救急搬送・受け入れルール策定し、地域医療にPDCA機能を-開出英之消防庁救急企画室長インタビュー
■まずデータで実態を見て議論し、改善へ
--今回の改正は、医療側が見たくないもの、また見ないようにしてきたものをさらけ出すことにもなると感じています。医療機関も受け入れ「不能」となるほど医療崩壊の状態ではありますが、一方で都市部など医療機関の多い地域では、明らかに救急患者を選別し、アルバイトの医師でも確実に受け入れられて黒字になる患者しか受け入れない医療機関もあります。そして、ホームレスや薬物中毒患者など難しいケースの患者をなんとか受け入れて疲弊している医療機関があり、救急隊もそういう医療機関の性格を暗黙で分かっている。ただ、医師の方が救急隊員より立場的に強いというところもあります。「ルール」をつくると、そうした暗黙の部分も出てこざるを得ません。医療側からの反発もあると思います。
地域によって問題や背景は複雑で、どろどろした問題もあると思います。そういったものをどこまで焙り出すかということはあると思いますが、明らかに今まで、欠けていたものがありますね。照会回数などについても救急隊員が個人で知っていながら、全体像として把握できていないというところがあります。消防庁は昨年度に全国の実情を把握するために受け入れ実態調査を行い、それで議論のベースができました。続いて東京都でさらに詳細な調査をしました(図)。これは精神疾患、アルコール中毒や認知症、過去に問題のあった傷病者など、傷病者の背景について調査したので、医療側の琴線に触れるものだったと思います。実際の数字が出てきて、医療機関から「やってよかった」という声も聞いています。都道府県レベルでも協議会で実態を調査・分析していくことでこうしたディスカッションができるようになっていくと思います。消防と医療が同じ場に立ってルールを作り、医療体制を見直していくということです。消防側も患者さんを適切に運びたいと思うし、医療側をサポートしていくというのが今回の目指すべき方向だと思っています。

**提示された記録**
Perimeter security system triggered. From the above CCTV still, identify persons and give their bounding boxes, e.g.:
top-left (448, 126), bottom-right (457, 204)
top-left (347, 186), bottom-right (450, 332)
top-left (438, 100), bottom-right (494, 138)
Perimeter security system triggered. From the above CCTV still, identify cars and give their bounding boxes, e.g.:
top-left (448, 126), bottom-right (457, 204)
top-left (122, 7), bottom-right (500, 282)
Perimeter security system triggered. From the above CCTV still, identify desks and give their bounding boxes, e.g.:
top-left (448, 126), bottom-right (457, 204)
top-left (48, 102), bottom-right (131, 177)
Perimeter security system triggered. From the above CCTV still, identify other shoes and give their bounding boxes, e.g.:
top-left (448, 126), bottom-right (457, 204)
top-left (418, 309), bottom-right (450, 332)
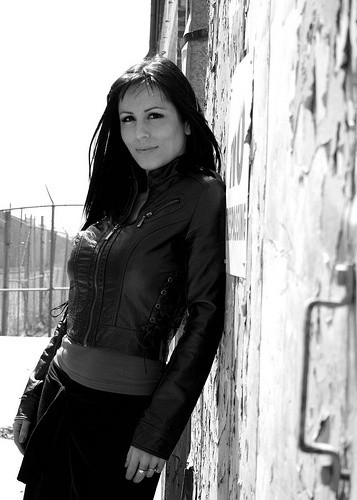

**演習の目的**
消防庁救急企画室長インタビューの本文から、「救急搬送・受け入れルール策定」から「すべき方向だと思っています。」までのすべてを、一字も変えずに打ち直してください。

**演習の結果**
救急搬送・受け入れルール策定し、地域医療にPDCA機能を-開出英之消防庁救急企画室長インタビュー
■まずデータで実態を見て議論し、改善へ
--今回の改正は、医療側が見たくないもの、また見ないようにしてきたものをさらけ出すことにもなると感じています。医療機関も受け入れ「不能」となるほど医療崩壊の状態ではありますが、一方で都市部など医療機関の多い地域では、明らかに救急患者を選別し、アルバイトの医師でも確実に受け入れられて黒字になる患者しか受け入れない医療機関もあります。そして、ホームレスや薬物中毒患者など難しいケースの患者をなんとか受け入れて疲弊している医療機関があり、救急隊もそういう医療機関の性格を暗黙で分かっている。ただ、医師の方が救急隊員より立場的に強いというところもあります。「ルール」をつくると、そうした暗黙の部分も出てこざるを得ません。医療側からの反発もあると思います。
地域によって問題や背景は複雑で、どろどろした問題もあると思います。そういったものをどこまで焙り出すかということはあると思いますが、明らかに今まで、欠けていたものがありますね。照会回数などについても救急隊員が個人で知っていながら、全体像として把握できていないというところがあります。消防庁は昨年度に全国の実情を把握するために受け入れ実態調査を行い、それで議論のベースができました。続いて東京都でさらに詳細な調査をしました(図)。これは精神疾患、アルコール中毒や認知症、過去に問題のあった傷病者など、傷病者の背景について調査したので、医療側の琴線に触れるものだったと思います。実際の数字が出てきて、医療機関から「やってよかった」という声も聞いています。都道府県レベルでも協議会で実態を調査・分析していくことでこうしたディスカッションができるようになっていくと思います。消防と医療が同じ場に立ってルールを作り、医療体制を見直していくということです。消防側も患者さんを適切に運びたいと思うし、医療側をサポートしていくというのが今回の目指すべき方向だと思っています。